PALEMBANG – Selain TNBS, ada dua cagar Biosphere lainnya yang juga dikukuhkan yakni Taman Nasional Betung Kerihun di Kalimantan Barat, dan Taman Nasional Gunung Rinjani di Nusa Tenggara Barat (NTB).

                Direktur Cendekia selaku Even Organizer 30th Session of  The ICC of The MAB, Emilia Rosa mengatakan, pengukuhan Cagar Biosfer telah melalui rangkaian sidang yang digelar UNESCO. Indonesia melalui Kementerian Lingkungan Hidup (KLH) mengajukan tiga Taman Nasional untuk dijadikan Cagar Biospher Dunia. Setelah melalui rangkaian penilaian, akhirnya 25 Desember 2017 yang lalu, akhirnya ketiga Taman Nasional tersebut lolos menjadi Cagar Biosfer Dunia. Penetapan melalui sidang Unesco dan proses pengukuhannya bakal digelar di Sumatera Selatan.

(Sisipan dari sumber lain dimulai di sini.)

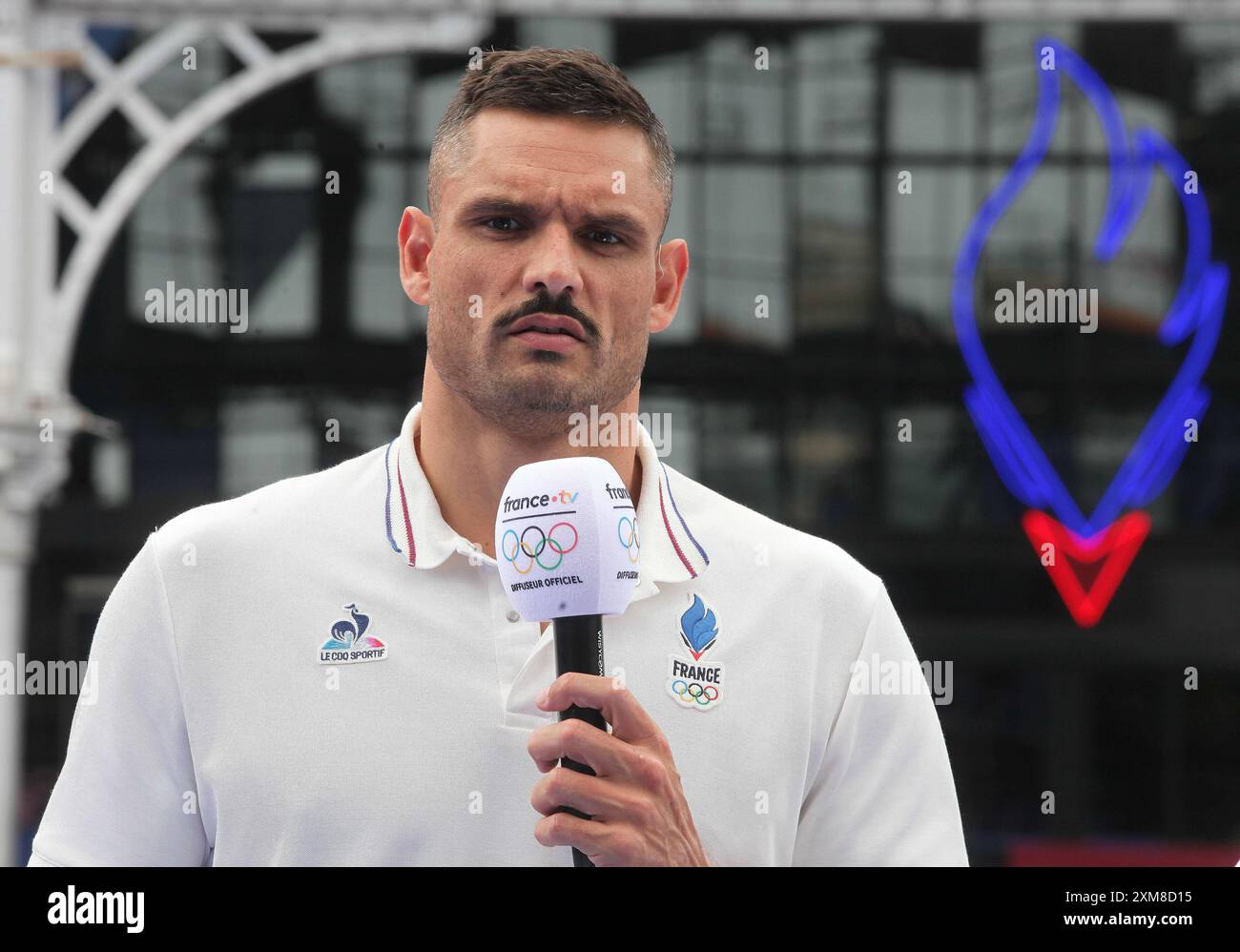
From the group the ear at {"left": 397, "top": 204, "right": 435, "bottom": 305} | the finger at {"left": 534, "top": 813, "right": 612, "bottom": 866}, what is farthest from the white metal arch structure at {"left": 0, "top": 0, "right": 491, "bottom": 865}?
the finger at {"left": 534, "top": 813, "right": 612, "bottom": 866}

             “Pengukuhan ketiga Taman Nasional tersebut semakin memperkuat posisi Indonesia sebagai Cagar Biosfer Dunia. Sebab, sebelumnya sudah ada 11 kawasan yang telah dikukuhkan menjadi Cagar biosfer. Total saat ini ada 14 cagar biosfer di Indonesia yang sudah ditetapkan oleh UNESCO,” kata Emilia.

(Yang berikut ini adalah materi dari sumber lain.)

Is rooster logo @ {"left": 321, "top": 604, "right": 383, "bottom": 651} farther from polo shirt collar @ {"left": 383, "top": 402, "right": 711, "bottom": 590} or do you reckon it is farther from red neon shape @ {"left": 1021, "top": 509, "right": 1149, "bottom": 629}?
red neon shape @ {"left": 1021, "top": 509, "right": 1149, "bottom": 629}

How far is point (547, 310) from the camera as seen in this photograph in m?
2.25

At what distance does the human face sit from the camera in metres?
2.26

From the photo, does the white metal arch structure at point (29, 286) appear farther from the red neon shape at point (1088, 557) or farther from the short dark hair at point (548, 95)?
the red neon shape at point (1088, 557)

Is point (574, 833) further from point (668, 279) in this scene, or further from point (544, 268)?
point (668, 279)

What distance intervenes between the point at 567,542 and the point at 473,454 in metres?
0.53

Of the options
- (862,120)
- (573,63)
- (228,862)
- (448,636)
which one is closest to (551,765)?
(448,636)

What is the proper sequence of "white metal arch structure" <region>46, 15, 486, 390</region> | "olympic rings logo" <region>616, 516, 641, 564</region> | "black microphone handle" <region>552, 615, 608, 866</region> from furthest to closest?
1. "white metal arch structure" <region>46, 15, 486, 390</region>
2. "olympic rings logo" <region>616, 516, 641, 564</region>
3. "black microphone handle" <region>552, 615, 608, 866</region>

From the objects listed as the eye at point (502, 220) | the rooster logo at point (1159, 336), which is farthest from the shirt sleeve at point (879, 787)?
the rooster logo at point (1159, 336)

              Dijelaskan Emilia, pengukuhan Cagar Biosfer ini nanti akan berdampak terhadap kehidupan masyarakat yang ada di sekitar Taman Nasional. Produk ekonomi terutama kerajinan tangan yang dibuat oleh masyarakat mendapat branding tersendiri dari UNESCO. Hanya saja kerajinan yang dibuat bahannya dari barang yang sudah tidak terpakai. “Jadi di setiap produk kerajinan masyarakat mendapat branding UNESCO. Hasil dari Cagar Biosfer Dunia yang ditetapkan. Produknya nanti bisa lebih dikenal lagi di Dunia,” tambahnya.

              Selain itu juga melindungi Taman Nasional dari aktivitas perambahan perusahaan. Sebab, di sekitar area kawasan tersebut rentan dengan aktivitas perkebunan kelapa sawit. Kawasan itu memang daerah yang sensitif sehingga perlu kontribusi dari masyarakat dan perusahaan dalam pengembangannya.

              ICC-MAB sendiri merupakan agenda tahunan yang dilaksanakan UNESCO untuk membahas pembangunan dan pengembangan Cagar Biosfer sebagai pemulihan ekosistem. Program ini diharapkan dapat memberikan pemahaman tentang interaksi manusia dan lingkungan disekitarnya. Acara tersebut akan dihadiri 157 orang perwakilan UNESCO dari seluruh dunia untuk menghadiri pertemuan di Palembang dan sekaligus mengukuhkan ketiga Cagar Biosfer tersebut.

              Sementara itu, Direktur Walhi Sumsel, Hairul Sobri mengharapkan  penetapan kawasan TNBS sebagai Cagar Biosfer harus bersifat partisipatif, jangan sampai malah merampas hak masyarakat untuk memanfaatkan lahan. “Jangan sampai penetapan tersebut membuat wilayah TNBS nantinya menjadi privat dan hanya dapat diakses untuk kepentingan segelintir orang,” katanya.